- PM stresses need for impartial body to probe Sharif’s death.
- PM suggests five questions that can be answered during probe.
- Journalist and senior anchorperson was shot dead in Kenya last month.
ISLAMABAD: Prime Minister Shehbaz Sharif Tuesday penned a letter to Chief Justice of Pakistan Umar Ata Bandial seeking the formation of a judicial commission to probe the death of slain journalist Arshad Sharif — who lost his life at the hands of Kenyan Police in what was described as a “mistaken identity” case in October.
The prime minister asked the chief justice to form a commission comprising all the justices of the Supreme Court as the commission was important to uphold the law in the country.
Civil society members, journalists, politicians, and people from all walks of life condemned the killing of Sharif and demanded the government ascertain the cause behind his untimely death.

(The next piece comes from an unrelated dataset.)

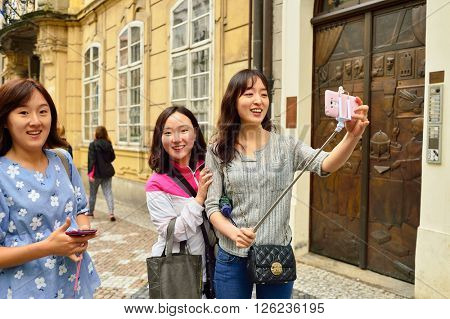 PRAGUE, CZECH REPUBLIC - AUGUST 18, 2015: woman taking selfie. A selfie is a self-portrait photograph, typically taken with a camera phone held in the hand or supported by a selfie stick.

He suggested the CJP focus on five questions — through which procedure did Arshad Sharif go abroad in August 2022? Who facilitated Sharif’s departure abroad? Was any federal or provincial agency aware of any threat to Sharif? Was any organisation or administration aware of any threat to Sharif? If Sharif’s life was in danger, what steps were taken to save him? What were the circumstances, and reasons under Sharif went to Kenya from UAE? What is the truth behind the shooting incident in which Sharif died?
The prime minister also assured the CJP that the federal government would provide full support to the commission and that the government was already probing the incident through its resources.
“After the unfortunate incident, we sent a team comprising experienced officers to Kenya. The federal government had formed a commission which included a retired judge of the Lahore High Court.”
PM Shehbaz said it is important to probe Sharif’s contacts before his departure from Pakistan. He added that Sharif’s mother had also asked him to form a commission and the government fully backs her demand.
“After the death of Sharif, suspicions were raised about the federal government and state institutions. Supreme Court Commission must be formed to restore public trust. If an impartial body does not investigate, there is a risk of damage on a long-term basis,” the prime minister stressed.